**To do**:
1. According to the text on the play "Disgraced," on how many stages around the United States is it being performed in the 2015-16 season?
2. Reproduce word for word the passage of the text on the play "Disgraced" that begins with the words containing "The lead character" and ends with "in the works.".

START Text provided

The most produced play in the United States right now doesn’t send audiences away humming a happy tune. Instead, they’re left trying to catch their breath and come to grips with what they’ve just witnessed.

The lead character in the 2013 Pulitzer Prize-winning drama “Disgraced,” a successful Muslim American New York lawyer named Amir, spends the play’s 90 taut minutes slowly dissolving before the audience’s eyes, his repressed feelings about his childhood religion and culture surfacing to torment him and everyone around him.

In the 2015-16 season, “Disgraced” is being performed on 18 stages around the United States, making it the year’s most popular play, according to a survey of regional theaters by American Theatre magazine. (Perennial productions such as Shakespeare and holiday specials such as “A Christmas Carol” were not counted.) An HBO film version is also in the works.

Why is the play so popular? An obvious answer is that it has become even more topical as fears and suspicions about Muslims rise and politicians call for a halt to their immigration into the US.

Early in the play audiences learn that wealthy and successful Amir has rejected Islam and now ridicules its teachings. He’s worldly and affable. He’s changed his last name and told colleagues at his firm that he’s from India, not Pakistan. But his fragile fraud finally implodes.

“The trick of producing this play effectively is to make the audience fall in love with Amir, then have him terrify them in the final scene,” Ayad Akhtar, the author of “Disgraced,” recently told the Seattle Times.

END Text provided
START Information provided

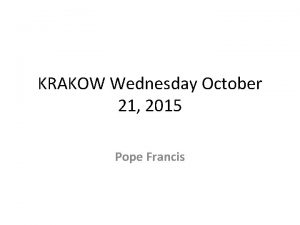 KRAKOW Wednesday October 21 2015 Pope Francis Talk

END Information provided

**Responses per task**:
1. 18 stages.

2.
The lead character in the 2013 Pulitzer Prize-winning drama “Disgraced,” a successful Muslim American New York lawyer named Amir, spends the play’s 90 taut minutes slowly dissolving before the audience’s eyes, his repressed feelings about his childhood religion and culture surfacing to torment him and everyone around him.

In the 2015-16 season, “Disgraced” is being performed on 18 stages around the United States, making it the year’s most popular play, according to a survey of regional theaters by American Theatre magazine. (Perennial productions such as Shakespeare and holiday specials such as “A Christmas Carol” were not counted.) An HBO film version is also in the works.